This Week, Sit Back and Discuss:
- big budget movies
- low budget movies
- sudden ends
- hidden gems
- disputed incompetence
Thanks to Miller for cozying up and providing links this week. Send articles throughout the next week to ploughmanplods [at] gmail, post articles from the past week below for discussion, and Have a Happy Friday!
Mark Asch reviews the limitations and liberties of Three Thousand Years of Longing at Hyperallergic:
Miller’s thin-spread passion project consists in large part of scenes of his only two name actors sitting side by side on a hotel bed in matching white complimentary bathrobes. The rest of the 3,000 years are, frankly, janky as hell, very brightly lit and marked by underbudgeted CGI. But this is also appealing, because Miller, like Robert Zemeckis, is interested in the plasticity of new moviemaking technology. This makes the use of CG visuals in Three Thousand Years paradoxically tactile, like with the effect of viscous, glossy liquid glass encasing a concubine’s forbidden books. Making Mad Max: Fury Road with largely practical effects, Miller astonished viewers by not leaning on CGI as a replacement for the physical world. Here, using CGI more excessively as a magical or at least unreal transformation of the physical world, he again offers an alternative to the digital automation of modern spectacle filmmaking.
Maria Delgado reviews Official Competition and its comedic look at method acting for Curzon:
An actor-centred film is only as good as its performers. Banderas, Cruz and Martínez all excel as an eccentric and bickering trio who have lost the capacity to process the consequences of their actions. A boyish Banderas, arguably sending up his persona as a Spanish heartthrob with a successful Hollywood career, has rarely been funnier. His looking up, down and around his pince-nez at the first script reading is a lesson in comic timing. Martínez perfectly captures Iván’s hypocrisies; he might act contemptuously towards awards, but secretly rehearses an acceptance speech with a kettle doubling up as a statuette. Cruz melds a combination of insecurity, self-assurance and disdain to perfection.
Lodge Kerrigan talks to Charles Bramesco at The Playlist about his 2004 movie Keane, low-budget filmmaking and what’s similar about TV and movies:
That tension between writer and director is a function of economics, I’d say. They were split for the sake of efficiency, that it’s faster to make a film when the writer can do something while the director is doing something else. I prefer the auteur model. Now when you’re making episodic TV, you have to wear a particular hat. But I try not to concern myself with all this too much. I don’t lose sleep over it. The wonderful thing about filmmaking is that there’s no blueprint. At the end of the day, you either make a film, or you don’t, and it’s either good, or it’s not. It takes a combination of luck, privilege, and hard work. Sometimes it happens. Sometimes it doesn’t.

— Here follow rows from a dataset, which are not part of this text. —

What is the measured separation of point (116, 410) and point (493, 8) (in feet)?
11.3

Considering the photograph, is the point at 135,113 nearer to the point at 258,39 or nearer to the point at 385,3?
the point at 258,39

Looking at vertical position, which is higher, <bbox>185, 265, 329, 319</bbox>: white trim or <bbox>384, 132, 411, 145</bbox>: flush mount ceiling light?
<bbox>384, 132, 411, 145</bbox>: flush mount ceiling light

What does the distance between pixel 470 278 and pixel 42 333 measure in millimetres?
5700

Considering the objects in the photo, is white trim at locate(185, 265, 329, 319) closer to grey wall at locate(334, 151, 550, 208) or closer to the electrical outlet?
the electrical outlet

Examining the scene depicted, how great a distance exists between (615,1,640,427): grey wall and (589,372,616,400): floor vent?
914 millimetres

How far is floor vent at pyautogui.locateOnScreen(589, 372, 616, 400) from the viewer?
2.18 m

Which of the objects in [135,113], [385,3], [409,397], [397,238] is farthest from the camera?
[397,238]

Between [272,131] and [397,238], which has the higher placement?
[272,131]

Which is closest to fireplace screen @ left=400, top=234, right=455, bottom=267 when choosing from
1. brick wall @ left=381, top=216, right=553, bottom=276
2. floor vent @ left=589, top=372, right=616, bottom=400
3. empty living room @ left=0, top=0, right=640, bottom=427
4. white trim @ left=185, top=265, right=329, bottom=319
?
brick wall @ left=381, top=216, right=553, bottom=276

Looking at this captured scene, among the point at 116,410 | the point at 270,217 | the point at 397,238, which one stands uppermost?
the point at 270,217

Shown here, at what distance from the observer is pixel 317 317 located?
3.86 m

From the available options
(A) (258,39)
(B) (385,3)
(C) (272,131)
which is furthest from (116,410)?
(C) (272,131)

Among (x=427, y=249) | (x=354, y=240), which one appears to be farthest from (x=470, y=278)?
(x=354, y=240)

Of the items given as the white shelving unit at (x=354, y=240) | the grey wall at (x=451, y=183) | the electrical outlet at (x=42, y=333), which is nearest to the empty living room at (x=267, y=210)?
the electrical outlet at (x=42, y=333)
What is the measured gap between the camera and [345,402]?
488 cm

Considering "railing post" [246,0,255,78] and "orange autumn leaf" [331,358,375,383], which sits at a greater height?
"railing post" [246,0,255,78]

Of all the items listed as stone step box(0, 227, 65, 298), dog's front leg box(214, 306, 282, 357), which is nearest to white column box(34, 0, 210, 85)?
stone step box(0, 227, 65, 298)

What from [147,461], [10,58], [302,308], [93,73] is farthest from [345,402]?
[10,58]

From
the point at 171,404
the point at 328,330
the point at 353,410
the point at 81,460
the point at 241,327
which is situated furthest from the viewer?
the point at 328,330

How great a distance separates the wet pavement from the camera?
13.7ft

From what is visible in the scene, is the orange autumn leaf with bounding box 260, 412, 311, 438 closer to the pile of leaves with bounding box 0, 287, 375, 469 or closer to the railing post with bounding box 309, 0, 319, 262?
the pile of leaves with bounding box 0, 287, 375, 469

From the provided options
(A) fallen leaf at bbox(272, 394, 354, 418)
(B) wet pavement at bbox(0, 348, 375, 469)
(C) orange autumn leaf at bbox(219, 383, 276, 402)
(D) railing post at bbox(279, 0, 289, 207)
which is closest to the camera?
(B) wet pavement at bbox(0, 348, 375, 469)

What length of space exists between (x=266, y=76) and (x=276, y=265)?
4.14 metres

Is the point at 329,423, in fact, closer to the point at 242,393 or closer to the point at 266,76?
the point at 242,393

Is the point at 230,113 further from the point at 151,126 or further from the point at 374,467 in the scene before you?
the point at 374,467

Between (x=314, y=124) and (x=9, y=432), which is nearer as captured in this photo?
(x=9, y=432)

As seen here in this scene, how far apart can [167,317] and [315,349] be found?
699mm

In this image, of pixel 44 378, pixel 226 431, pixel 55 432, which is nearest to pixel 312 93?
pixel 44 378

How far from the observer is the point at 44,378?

The Reveal‘s Keith Phipps revisits the 1962 low-budget apocalypse film Panic in Year Zero!:
Panic’s low budget necessitates a tight focus on a few characters and locations, which only increases the film’s effectiveness. So does the cast. Milland was an Oscar winner with a long track record as a leading man. Hagen had segued from Singin’ in the Rain into Make Room for Daddy and could still easily channel the persona of a sitcom-perfect middle American wife. [Frankie] Avalon was a teen idol whose career would find a second wind the following year as the star of Beach Party. These were familiar people reduced in an instant to desperate characters doing whatever it takes to survive. If it could happen to them, it could happen to you. The film ends on a note of hope, but it’s faint.
C.M. Crockford heads to Paste to report on Champaign, ILL, the YouTube Premium show that’s worth the time:
Watching the ending of Champaign ILL, it’s not totally obvious where the direction of the web series would have gone if a second season had been picked up. Like Party Down or early Office seasons, there’s a bittersweet poignancy to the failure of the characters. When the characters end up back where they started (albeit with a hologram of their dead best friend accompanying them), it just fits perfectly with the tone of the dark comedy. But this season actually does feel like a full, self-contained story, whereas most shows that brag about being “10 hour movies” end up featuring hours of dead air.
At Vox, Constance Grady reports on the curious anti-trust case that has giant publishers Simon & Schuster and Penguin Random House attempting to prove their own incompetence:
Throughout the trial, publishers depicted the industry as one of chaos and romance in equal measure, a hazy and lovely space in which publishers routinely hand out large sums of money for great works of literature, unable to either predict or care whether they would ever make their money back. Within this space, publishers argued, the narrow slice of publishing that the government was focused on — books with an advance of $250,000 and above — was meaningless. There was no true correlation, they said, between the books that they paid high advances for and the actual sales figures of those books. And so one by one, highly paid CEOs took the stand to argue that they had no idea what they were doing with all their money.